La florida stagione del Romanticismo tedesco, da Goethe in poi, aveva visto formarsi un’unità tra pubblico letterato e borghesia. Alla metà dell’Ottocento l’arrivo della modernità e il tramonto dei vecchi movimenti artistici portrono alla fine di questa armonica unicità. In Germania lo stacco fu particolarmente sentito, e s’individuò come punto di rottura la fondazione dell’Impero Tedesco nel 1871, cui seguì un grande sviluppo economico ed una cultura di massa.
Il filosofo tedesco Friederich Nietzsche (1844-1900) fu autore di una delle più influenti critiche al mondo culturale a lui contemporaneo. Egli descrisse la cultura moderna come una décadence in cui l’arte si è separata dalla vita e il pubblico dallo scrittore. La modernità ha portato all’eclettismo, al predominio dei principi di utilità e di guadagno, al legame tra opera d’arte e pubblico di massa. L’arte era stata una più che degna occupazione degli spiriti elevati, ora diventava uno svago cui potevano dedicarsi solo gli uomini laboriosi con l’energia rimasta dal lavoro vero e proprio o individui pigri e oziosi senza scrupoli di coscienza per l’improduttività della loro vita. Per sopravvivere, la grande arte dovette camuffarsi da mezzo consumo e di intrattenimento: l’artista si trovò trasformato in demagogo, l’arte in strumento di seduzione delle masse. Nietzsche individuò come elementi chiave di questo nuovo corso il ruolo di spicco che ricoprivano gli attori, le cui pretese artistiche erano considerate vanesie e infantili dal filosofo tedesco, e l’enorme successo del compositore Richard Wagner (1813-1883), precedentemente ammirato dal giovane Nietzsche e poi ridimensionato a presuntuoso affabulatore di masse. Questa era la visione nietzschiana della società moderna: artisti sviliti e masse bisognose di piccola arte per evadere dal malessere della vita come un drogato in cerca di droga.

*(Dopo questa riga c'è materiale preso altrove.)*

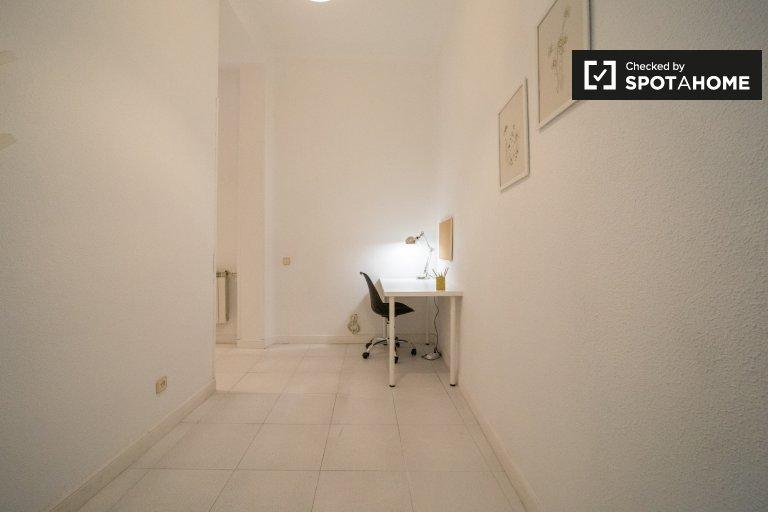 Acogedora habitación en apartamento de 11 habitaciones en Malasaña, Madrid.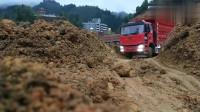 玩具车:大货车拉满满一车的泥土拐弯 轮胎都悬空了?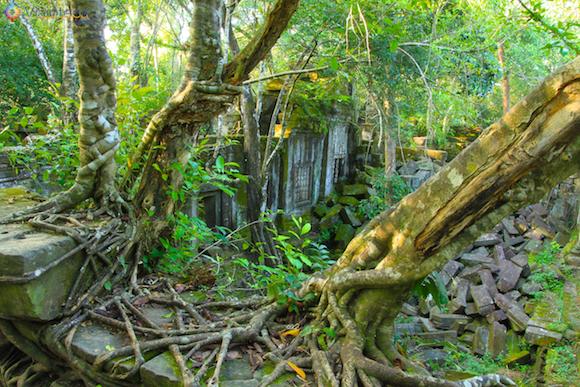 Templos no Camboja- Boeng Melea (24)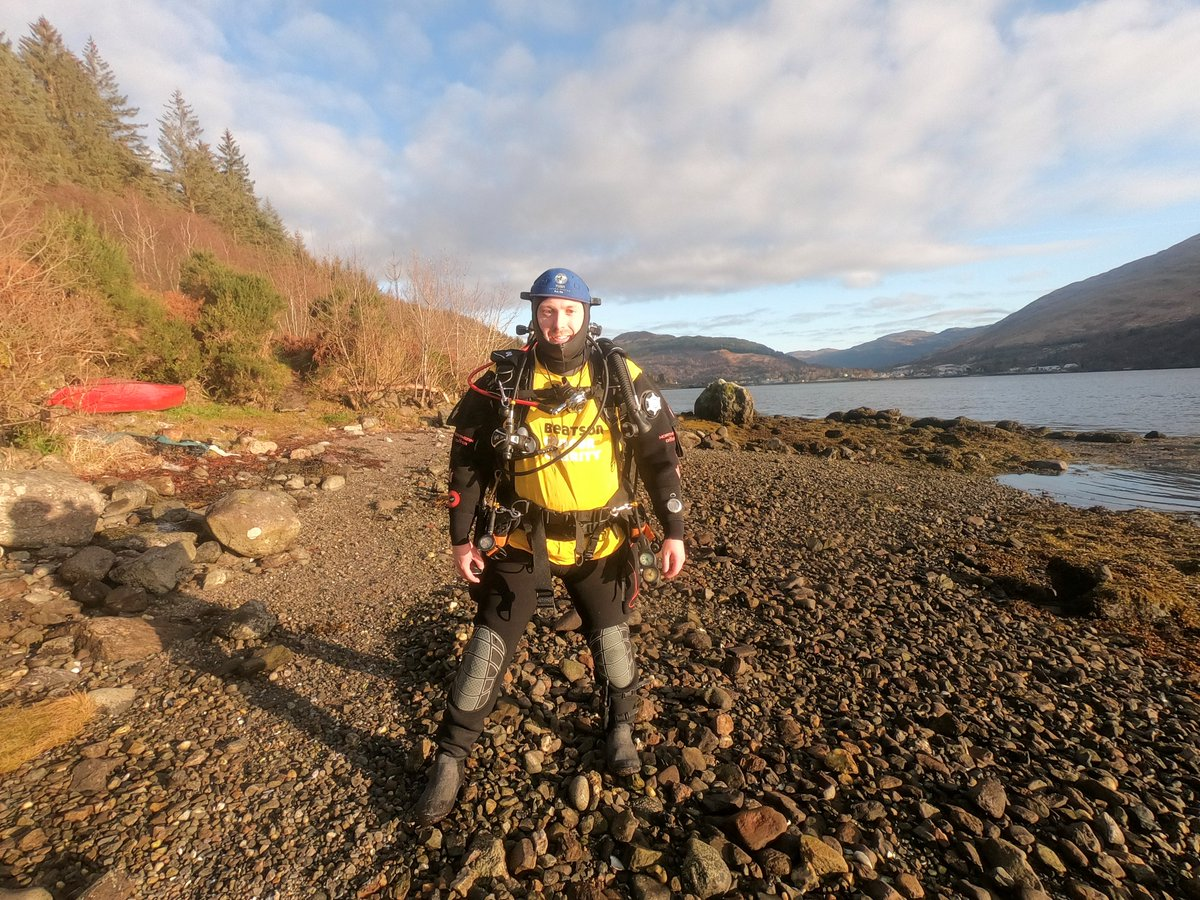 You see plenty out running, and even jumping out of planes - but it's not every day you see our yellow t-shirt scuba diving in a loch!  Thanks to Ross for the adventure - he's climbing Goatfell whilst carrying his scuba gear next year to raise funds for Beatson Cancer Charity!💛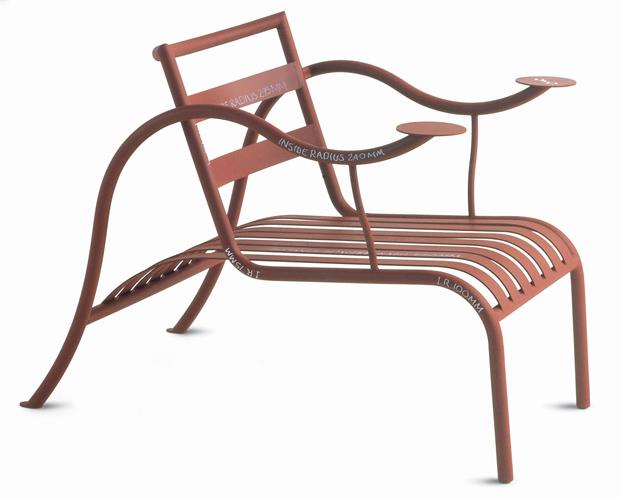 Thinking Man's Chair,de jasper morrison para Capellini en la exposicion Thingness Bauhaus en Berlin diariodesign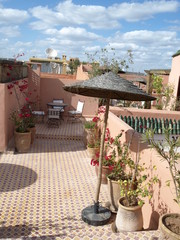 Dachterrasse Riad les Oliviers mit Sonnenschirm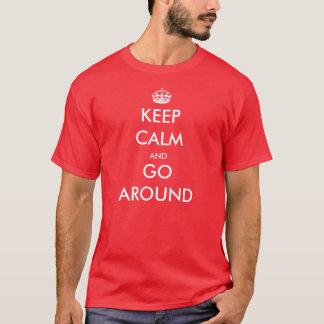 Mantenha a calma e circunde - a camisa piloto de T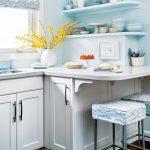 Угловые кухонные полки для посуды
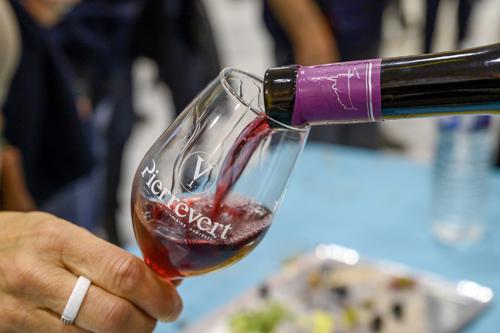 fête du vin primeur 2019 vin primeur rouge cave cooperative petra viridis servi dans un verre AOP pierrevert et apéritif dinatoire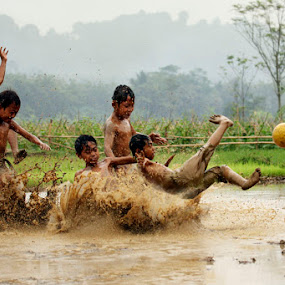 Poor although we remain cheerful by Muhasrul Zubir - Babies & Children Children Candids ( kids playing in the summer )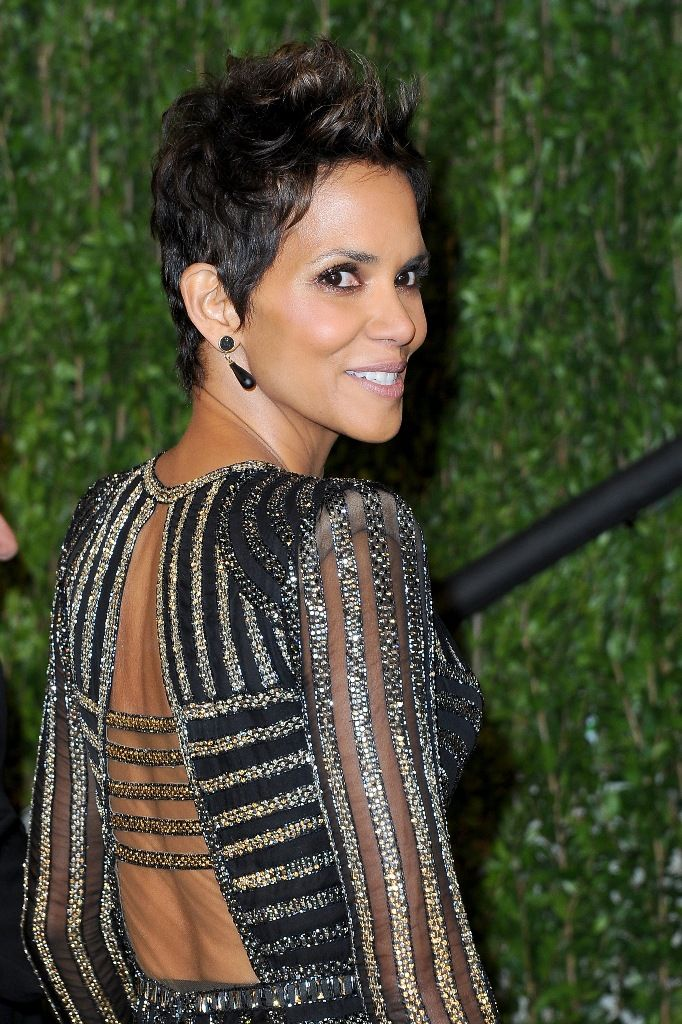 Halle Berry attends the 2013 Vanity Fair Oscars Party in West Hollywood 24.2.2013_20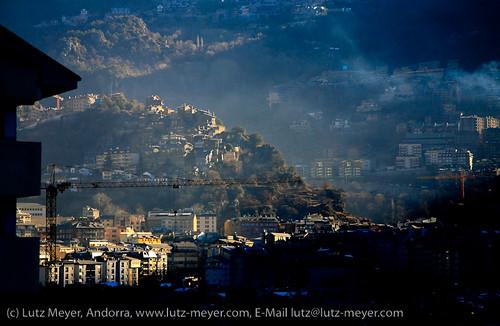 city houses winter sunrise january unten andorra pyrenees januar pirineos pirineus pyrenäen hivern gener siedlung escaldes engolasters engordany sacalma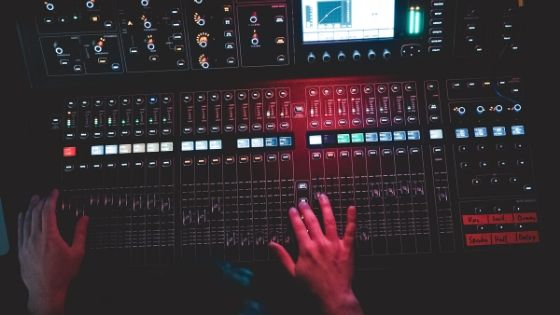 what's the difference between mixing and mastering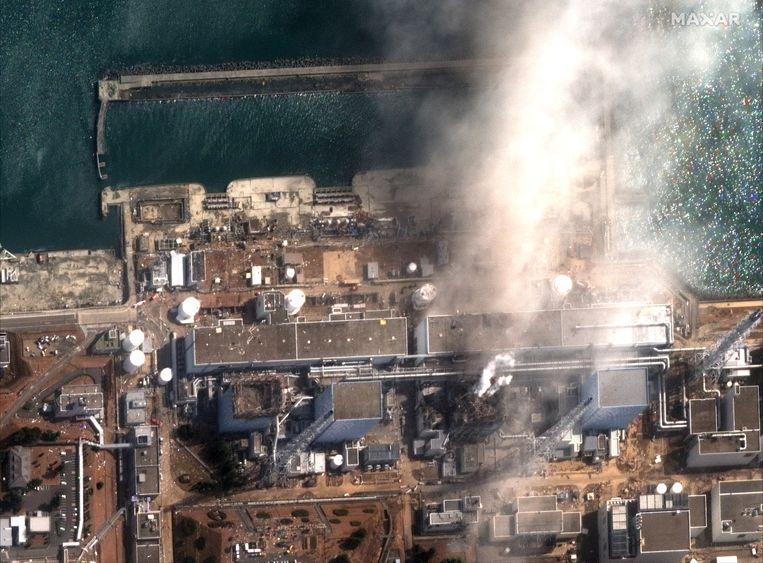 Een luchtbeeld toont de rook die uit de Daiichi-kerncentrale komt na de aardbeving. Beeld EPA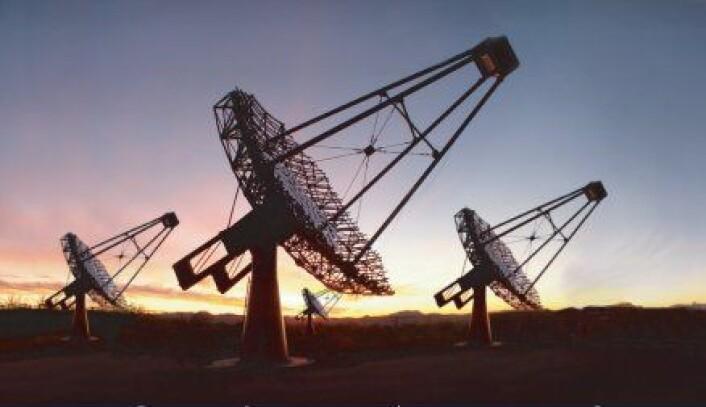 """""""VERITAS-teleskopene ved Whipple Observatory. Med disse teleskopene har Rose og kollegaene tenkt å fortsette jakten på lys fra intelligent liv i rommet."""""""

Thomas Mann (1875-1955), premio Nobel per la letteratura nel 1929, fu uno degli infiniti eredi del pensiero di Nietzsche, elaborandolo in maniera originale nella sua opera giovanile. Scrittore di estrazione borghese, Mann si vedeva come un artista che non concedeva nulla alla demagogia ma che allo stesso tempo aveva la consapevolezza di essere, come lo era stato Wagner, sedotto dal bisogno di attrarre a sé anche “la grande massa dei semplici” e non solo un ristretto pubblico colto. Mann si sentiva dunque diviso tra due mondi senza appartenere intimamente a nessuno di essi. Se nel suo monumentale romanzo I Buddenbrook (1901) la figura del borghese veniva utilizzata in un’ottica realistica e critica, nel breve (ma non meno importante) racconto Tonio Kröger (1903) il protagonista, dai forti connotati autobiografici, a partire dall’estrazione sociale, ammira una figura ideale e utopica di borghesia. Egli avrà sempre ammirazione per Hans Hansen, amico d’infanzia appassionato di libri illustrati sui cavalli e indifferente di fronte al Don Carlos di Schiller, e per la bionda Ingeborg Holm, amore di gioventù che si era accorta dell’esistenza di Tonio solo nel momento in cui il ragazzo, presente controvoglia a una lezione di danza, commise un ridicolo errore di fronte a tutta la classe. Il Kröger di Mann è nell’animo un escluso, ma egli ama coloro cui sente di non appartenere. Mann e il suo Kröger infatti non sono artisti decadenti attirati dall’eccezionale e dallo straordinario come poteva esserlo un D’Annunzio: essi amano la vita normale e le cose semplici. Il poeta Tonio Kröger è la figura di artista con scrupoli di coscienza per la propria vita improduttiva di cui parlava Nietzsche, la persona che “non ha bisogno dello spirito”, non viene additata altezzosamente come mente semplice bensì rimpianto come un “paradiso perduto”.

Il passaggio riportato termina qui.